- **About this exercise**
Write the entries out again exactly; any picture among them gets left out.

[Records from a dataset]
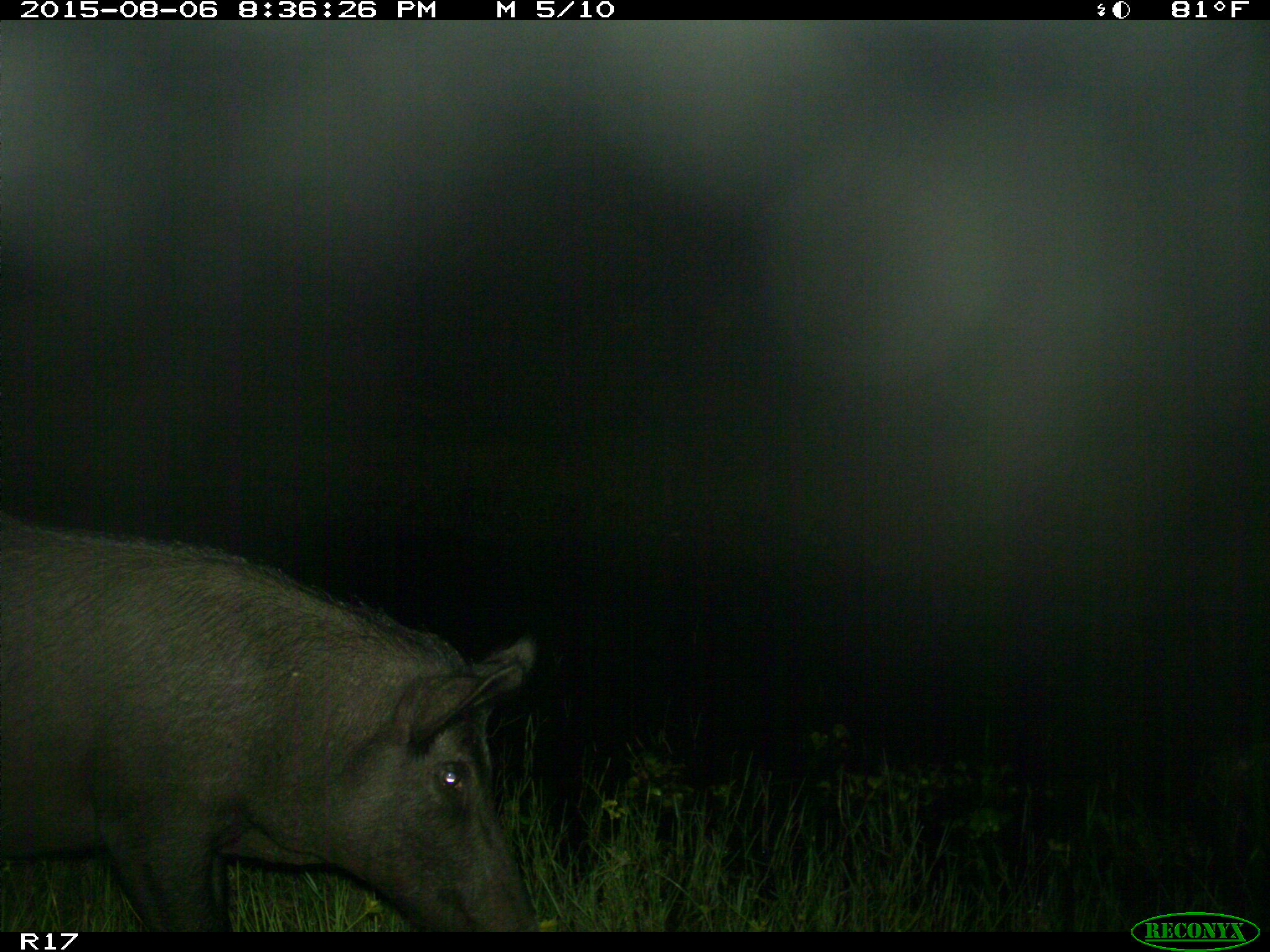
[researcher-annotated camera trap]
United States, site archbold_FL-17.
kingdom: Animalia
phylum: Chordata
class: Mammalia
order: Artiodactyla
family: Suidae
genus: Sus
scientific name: Sus scrofa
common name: wild boar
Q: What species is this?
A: Sus scrofa (wild boar).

- **Completed task**
[researcher-annotated camera trap]
United States, site archbold_FL-17.
kingdom: Animalia
phylum: Chordata
class: Mammalia
order: Artiodactyla
family: Suidae
genus: Sus
scientific name: Sus scrofa
common name: wild boar
Q: What species is this?
A: Sus scrofa (wild boar).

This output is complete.